However, these Cable TV contract disputes provide additional insight to how a combination of escalating programming costs, (mainly in the form of ever-increasing fees paid by networks for the rights to carry professional sports broadcasts); traditional and arcane packaging or 'bundling', and near-monopoly competitive enviroments in many localities have conspired to drive up the costs of basic and enhanced cable rates over the last decade. When ESPN agrees to pay the NFL just over $15 billion over 8 years for the right to show 'Monday Night Football', rest assured the viewers, (and in many cases the non-viewers), of ESPN end up having to pay more to watch Jaws and Gruden gush over how great a job every coach in the NFL is doing. 

The end result is a simple and classic pass on the costs gimmick - ESPN and other content providers pay more for their programming, they in turn squeeze the Time Warners and other cable systems for higher per-subscriber fees, and finally the cable systems themselves pass the increased costs down to their customers by jacking up cable rates. Traditionally the cable systems try to mask this process somewhat by their practice of packaging or bundling groups of channels into programming tiers, (Basic, Super Basic, Colossal Super Mega, etc.), that ostensibly provide some consumer choice as to the networks they'd like to subscribe to, and how much they are willing to pay for them. But even the most discrete set of packages or bundles that are generally offered still do not come close to most consumers actual viewing patterns, and likely the set of networks they would order if true a la carte pricing was available in the cable TV industry.

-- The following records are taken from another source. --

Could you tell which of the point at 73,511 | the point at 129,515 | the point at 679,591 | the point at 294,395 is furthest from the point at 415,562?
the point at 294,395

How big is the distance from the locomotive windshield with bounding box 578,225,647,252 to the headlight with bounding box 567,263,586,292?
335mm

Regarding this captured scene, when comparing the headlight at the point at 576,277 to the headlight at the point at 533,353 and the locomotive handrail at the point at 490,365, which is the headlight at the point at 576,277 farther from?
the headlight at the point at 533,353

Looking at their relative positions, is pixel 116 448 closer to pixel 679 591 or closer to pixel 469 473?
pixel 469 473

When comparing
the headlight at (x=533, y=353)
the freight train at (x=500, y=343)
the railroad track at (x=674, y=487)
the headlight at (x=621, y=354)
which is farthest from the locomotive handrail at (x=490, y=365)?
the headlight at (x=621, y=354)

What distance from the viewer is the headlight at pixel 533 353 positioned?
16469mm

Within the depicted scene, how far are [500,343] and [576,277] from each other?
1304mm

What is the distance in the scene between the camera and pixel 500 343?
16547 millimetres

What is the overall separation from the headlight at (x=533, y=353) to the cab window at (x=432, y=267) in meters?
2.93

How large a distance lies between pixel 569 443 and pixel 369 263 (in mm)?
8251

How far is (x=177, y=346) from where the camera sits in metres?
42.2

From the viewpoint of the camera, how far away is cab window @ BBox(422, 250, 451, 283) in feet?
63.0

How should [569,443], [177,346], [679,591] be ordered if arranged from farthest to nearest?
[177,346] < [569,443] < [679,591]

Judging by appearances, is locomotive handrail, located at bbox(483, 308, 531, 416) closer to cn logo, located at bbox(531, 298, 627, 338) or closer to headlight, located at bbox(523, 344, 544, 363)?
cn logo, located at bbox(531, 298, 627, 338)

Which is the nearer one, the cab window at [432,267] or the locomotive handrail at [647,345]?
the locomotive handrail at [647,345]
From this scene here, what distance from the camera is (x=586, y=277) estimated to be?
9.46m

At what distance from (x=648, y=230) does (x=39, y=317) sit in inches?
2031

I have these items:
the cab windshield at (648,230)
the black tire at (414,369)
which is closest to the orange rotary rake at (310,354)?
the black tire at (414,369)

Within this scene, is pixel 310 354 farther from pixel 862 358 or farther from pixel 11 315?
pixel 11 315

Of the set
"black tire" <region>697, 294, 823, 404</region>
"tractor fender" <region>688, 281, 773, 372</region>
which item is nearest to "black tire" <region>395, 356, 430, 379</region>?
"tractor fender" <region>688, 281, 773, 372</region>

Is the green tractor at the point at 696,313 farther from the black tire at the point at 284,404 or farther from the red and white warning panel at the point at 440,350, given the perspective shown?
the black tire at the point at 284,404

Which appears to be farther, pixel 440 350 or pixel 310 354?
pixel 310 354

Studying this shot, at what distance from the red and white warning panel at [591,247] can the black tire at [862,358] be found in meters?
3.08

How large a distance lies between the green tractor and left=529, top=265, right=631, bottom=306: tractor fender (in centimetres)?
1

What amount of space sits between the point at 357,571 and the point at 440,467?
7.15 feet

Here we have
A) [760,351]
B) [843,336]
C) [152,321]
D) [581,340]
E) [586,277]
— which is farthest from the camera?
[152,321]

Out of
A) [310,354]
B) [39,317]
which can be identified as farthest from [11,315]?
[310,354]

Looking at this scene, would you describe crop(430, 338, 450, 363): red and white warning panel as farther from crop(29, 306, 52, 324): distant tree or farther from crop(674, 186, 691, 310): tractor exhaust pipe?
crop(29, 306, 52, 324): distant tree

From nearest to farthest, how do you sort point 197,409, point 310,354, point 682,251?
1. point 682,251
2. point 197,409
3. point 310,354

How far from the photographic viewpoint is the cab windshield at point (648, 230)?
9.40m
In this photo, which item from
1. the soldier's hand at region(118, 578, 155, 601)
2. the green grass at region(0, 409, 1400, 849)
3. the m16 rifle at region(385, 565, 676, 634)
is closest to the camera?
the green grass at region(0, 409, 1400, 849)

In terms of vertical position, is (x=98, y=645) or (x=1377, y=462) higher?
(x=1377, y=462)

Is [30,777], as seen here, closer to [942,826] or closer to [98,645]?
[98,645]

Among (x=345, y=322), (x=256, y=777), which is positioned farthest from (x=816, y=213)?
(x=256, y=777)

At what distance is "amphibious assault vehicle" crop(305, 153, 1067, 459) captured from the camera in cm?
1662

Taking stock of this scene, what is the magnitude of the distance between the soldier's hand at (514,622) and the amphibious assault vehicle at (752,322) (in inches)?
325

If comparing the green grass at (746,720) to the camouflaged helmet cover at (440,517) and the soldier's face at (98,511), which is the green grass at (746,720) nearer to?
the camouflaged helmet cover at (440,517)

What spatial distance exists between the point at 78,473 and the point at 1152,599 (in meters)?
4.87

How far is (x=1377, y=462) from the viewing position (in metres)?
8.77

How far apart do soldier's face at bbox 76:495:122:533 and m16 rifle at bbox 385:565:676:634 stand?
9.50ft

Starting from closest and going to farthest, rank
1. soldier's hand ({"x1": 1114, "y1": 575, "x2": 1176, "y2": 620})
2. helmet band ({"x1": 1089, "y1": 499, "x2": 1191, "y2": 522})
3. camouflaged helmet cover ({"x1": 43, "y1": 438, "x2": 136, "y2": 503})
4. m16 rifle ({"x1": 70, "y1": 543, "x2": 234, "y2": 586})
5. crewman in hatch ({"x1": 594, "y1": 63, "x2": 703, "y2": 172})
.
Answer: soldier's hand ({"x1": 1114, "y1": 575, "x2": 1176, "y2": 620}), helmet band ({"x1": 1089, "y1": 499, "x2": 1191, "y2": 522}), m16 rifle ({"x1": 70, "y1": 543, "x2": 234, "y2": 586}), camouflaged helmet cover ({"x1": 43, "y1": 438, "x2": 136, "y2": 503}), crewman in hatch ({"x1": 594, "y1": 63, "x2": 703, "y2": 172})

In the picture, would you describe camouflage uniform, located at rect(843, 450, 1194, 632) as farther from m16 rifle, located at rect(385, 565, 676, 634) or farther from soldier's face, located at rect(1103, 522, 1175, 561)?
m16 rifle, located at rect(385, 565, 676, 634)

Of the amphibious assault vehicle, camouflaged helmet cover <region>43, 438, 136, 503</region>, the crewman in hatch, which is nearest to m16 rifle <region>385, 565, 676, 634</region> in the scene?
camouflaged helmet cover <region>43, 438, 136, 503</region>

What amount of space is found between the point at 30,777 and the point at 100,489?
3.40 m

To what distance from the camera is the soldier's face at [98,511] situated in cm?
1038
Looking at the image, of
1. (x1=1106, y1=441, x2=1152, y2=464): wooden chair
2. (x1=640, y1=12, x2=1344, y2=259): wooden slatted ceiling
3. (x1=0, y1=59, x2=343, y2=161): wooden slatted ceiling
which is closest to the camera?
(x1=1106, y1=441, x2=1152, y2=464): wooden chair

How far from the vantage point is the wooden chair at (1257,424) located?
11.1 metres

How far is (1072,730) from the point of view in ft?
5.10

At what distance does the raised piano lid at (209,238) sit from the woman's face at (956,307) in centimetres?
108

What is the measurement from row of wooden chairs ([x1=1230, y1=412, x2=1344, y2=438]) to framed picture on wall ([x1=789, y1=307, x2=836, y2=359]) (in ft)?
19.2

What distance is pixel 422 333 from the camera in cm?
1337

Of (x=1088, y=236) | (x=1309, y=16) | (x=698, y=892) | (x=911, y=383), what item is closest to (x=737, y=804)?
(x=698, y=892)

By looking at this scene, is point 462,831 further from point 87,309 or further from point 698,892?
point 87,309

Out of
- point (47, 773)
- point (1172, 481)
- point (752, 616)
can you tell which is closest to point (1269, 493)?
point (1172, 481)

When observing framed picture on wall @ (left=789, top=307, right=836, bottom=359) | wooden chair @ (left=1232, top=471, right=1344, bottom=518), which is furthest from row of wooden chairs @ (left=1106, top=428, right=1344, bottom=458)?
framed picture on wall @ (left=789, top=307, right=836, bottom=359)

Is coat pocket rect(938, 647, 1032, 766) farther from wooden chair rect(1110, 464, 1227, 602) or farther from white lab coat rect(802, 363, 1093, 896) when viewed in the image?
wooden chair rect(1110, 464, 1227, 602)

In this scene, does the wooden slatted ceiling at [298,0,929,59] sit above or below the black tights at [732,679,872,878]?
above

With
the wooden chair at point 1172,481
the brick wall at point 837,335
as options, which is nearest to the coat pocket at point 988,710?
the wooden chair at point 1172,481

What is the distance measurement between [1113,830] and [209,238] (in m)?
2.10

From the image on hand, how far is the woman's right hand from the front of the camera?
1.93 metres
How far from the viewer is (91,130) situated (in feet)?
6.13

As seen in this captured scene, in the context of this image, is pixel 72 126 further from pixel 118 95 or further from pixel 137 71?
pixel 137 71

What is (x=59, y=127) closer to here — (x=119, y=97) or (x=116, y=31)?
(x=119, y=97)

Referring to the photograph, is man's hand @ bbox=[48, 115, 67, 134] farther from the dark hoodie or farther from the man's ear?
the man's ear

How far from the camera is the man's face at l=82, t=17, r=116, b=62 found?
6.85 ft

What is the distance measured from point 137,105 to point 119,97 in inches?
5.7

There has been tons written about a la carte pricing for cable TV, and speculation on whether or not it would actually decrease average cable rates. I've seen pretty compelling arguments on both sides, so it is hard to say what the outcome would be. Additionally, any system of individual pricing and ordering of cable networks is generally seen as a death knell for a slew of less popular, niche channels that simply would not have enough viewers willing to pay for them individually to keep them afloat.

Thinking about this entire situation as I have the last few days, (again as it effects my ability to easily watch the Knicks games), I can't help but wonder if this cable TV model is just a refection of a waning and outdated set of assumptions about how content should be created, distributed, and consumed. In an environment where attention, activity, and engagement with content is increasingly shifting to mobile phones and tablets, which themselves are primarily single-purpose application driven, then the idea of consumers choosing to pay monthly fees for 500 channel cable bundles in order to access the 17 channels they are interested in seems like a dying distribution model. 

Why can't the MSG network or the History Channel or the hundreds of other channels out there simply create their own an iPad application that would allow consumers to make individual choices about what content they'd like to access and pay for? And to take it a step further, why can't the individual entertainment producers simply skip the traditional networks, cable systems, and satellite providers completely, and market their shows, movies, sporting events, etc. directly to the end user, either with applications or direct streaming or download?

The answer is of course they can, and many are already moving in that direction.

But sadly for me, the era of direct, low friction, and discrete consumption of New York Knicks games has not started as yet. So until then, I get to listen to Time Warner and MSG call each other names.

Tuesday
Dec132011

Put down your iPhone for a second, we're strategizing here.

A prediction for 2012: There will be about 17,294 '2012 Predictions' blog posts and newsletter articles stressing the importance of mobile technology for workforce tools, marketing, branding, recruiting, gaming, training - you name it, chances are you will be warned that you'd better have a 'mobile strategy' for all of it.

And you better. So get on that now. And as the funny and apt cartoon from the Marketoonist reminds us, you might need to put down your toys for a few minutes while you sort that out.

Hello? Bueller?

Jokes aside, the correct approaches to mobile technology and the mobile-enablement of current workplace technologies probably present a set of challenges, (and certainly opportunities), unlike previous or last generation problems that needed to be solved. 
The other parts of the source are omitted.